━━━ THE INPUT ━━━
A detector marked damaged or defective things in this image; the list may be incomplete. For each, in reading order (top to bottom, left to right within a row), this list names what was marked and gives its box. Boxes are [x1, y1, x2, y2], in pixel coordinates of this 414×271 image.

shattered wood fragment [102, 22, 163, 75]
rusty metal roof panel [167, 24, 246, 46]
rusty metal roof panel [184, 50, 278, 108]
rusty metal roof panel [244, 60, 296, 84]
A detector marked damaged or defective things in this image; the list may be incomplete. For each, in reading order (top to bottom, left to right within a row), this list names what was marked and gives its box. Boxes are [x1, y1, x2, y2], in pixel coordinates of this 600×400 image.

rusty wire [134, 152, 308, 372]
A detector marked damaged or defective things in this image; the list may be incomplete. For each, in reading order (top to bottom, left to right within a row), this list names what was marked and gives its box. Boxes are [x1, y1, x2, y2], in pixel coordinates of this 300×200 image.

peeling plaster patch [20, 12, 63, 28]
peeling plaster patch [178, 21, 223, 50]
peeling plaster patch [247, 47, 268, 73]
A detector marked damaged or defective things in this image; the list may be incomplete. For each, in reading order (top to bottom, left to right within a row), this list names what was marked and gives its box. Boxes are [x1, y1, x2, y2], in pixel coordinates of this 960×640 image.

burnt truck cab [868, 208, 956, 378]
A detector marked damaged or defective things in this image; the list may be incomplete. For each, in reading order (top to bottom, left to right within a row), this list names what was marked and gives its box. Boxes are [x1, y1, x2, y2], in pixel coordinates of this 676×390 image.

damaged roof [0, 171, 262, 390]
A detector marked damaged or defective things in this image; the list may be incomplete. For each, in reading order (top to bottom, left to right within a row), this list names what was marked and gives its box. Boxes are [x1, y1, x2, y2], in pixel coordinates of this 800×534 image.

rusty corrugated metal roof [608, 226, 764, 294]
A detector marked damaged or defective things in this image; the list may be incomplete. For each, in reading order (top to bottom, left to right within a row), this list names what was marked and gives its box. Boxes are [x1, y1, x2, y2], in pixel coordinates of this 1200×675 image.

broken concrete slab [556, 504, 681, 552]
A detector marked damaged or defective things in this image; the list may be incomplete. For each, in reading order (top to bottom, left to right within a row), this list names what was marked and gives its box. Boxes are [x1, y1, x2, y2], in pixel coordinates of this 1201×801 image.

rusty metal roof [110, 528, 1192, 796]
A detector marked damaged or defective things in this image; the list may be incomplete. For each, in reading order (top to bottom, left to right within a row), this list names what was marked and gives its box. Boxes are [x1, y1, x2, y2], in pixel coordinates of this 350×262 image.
━━━
-- REQUIREMENT --
For this exercise, restate every record word for word.

-- PROBLEM SOLUTION --
A detector marked damaged or defective things in this image; the list may be incomplete. For each, in reading order (top to bottom, left to right within a row), this list names what was marked and gives its box. Boxes are [x1, y1, x2, y2], in pixel coordinates of this 414×271 image.

shattered wood fragment [102, 22, 163, 75]
rusty metal roof panel [167, 24, 246, 46]
rusty metal roof panel [184, 50, 278, 108]
rusty metal roof panel [244, 60, 296, 84]
A detector marked damaged or defective things in this image; the list may be incomplete. For each, in reading order (top to bottom, left to right within a row), this list names what was marked and gives its box. Boxes are [x1, y1, x2, y2], in pixel coordinates of this 600×400 image.

rusty wire [134, 152, 308, 372]
A detector marked damaged or defective things in this image; the list may be incomplete. For each, in reading order (top to bottom, left to right within a row), this list names what was marked and gives its box. Boxes are [x1, y1, x2, y2], in pixel coordinates of this 300×200 image.

peeling plaster patch [20, 12, 63, 28]
peeling plaster patch [178, 21, 223, 50]
peeling plaster patch [247, 47, 268, 73]
A detector marked damaged or defective things in this image; the list may be incomplete. For each, in reading order (top to bottom, left to right within a row), this list names what was marked and gives its box. Boxes are [x1, y1, x2, y2], in pixel coordinates of this 960×640 image.

burnt truck cab [868, 208, 956, 378]
A detector marked damaged or defective things in this image; the list may be incomplete. For each, in reading order (top to bottom, left to right within a row), this list names what was marked and gives its box. Boxes are [x1, y1, x2, y2], in pixel coordinates of this 676×390 image.

damaged roof [0, 171, 262, 390]
A detector marked damaged or defective things in this image; the list may be incomplete. For each, in reading order (top to bottom, left to right within a row), this list names what was marked and gives its box. Boxes are [x1, y1, x2, y2], in pixel coordinates of this 800×534 image.

rusty corrugated metal roof [608, 226, 764, 294]
A detector marked damaged or defective things in this image; the list may be incomplete. For each, in reading order (top to bottom, left to right within a row), this list names what was marked and gives its box. Boxes are [x1, y1, x2, y2], in pixel coordinates of this 1200×675 image.

broken concrete slab [556, 504, 681, 552]
A detector marked damaged or defective things in this image; the list may be incomplete. For each, in reading order (top to bottom, left to right within a row), this list names what was marked and gives its box. Boxes are [x1, y1, x2, y2], in pixel coordinates of this 1201×801 image.

rusty metal roof [110, 528, 1192, 796]
A detector marked damaged or defective things in this image; the list may be incomplete. For each, in reading order (top to bottom, left to right within a row), this list names what was marked and gives its box. Boxes are [x1, y1, x2, y2], in pixel coordinates of this 350×262 image.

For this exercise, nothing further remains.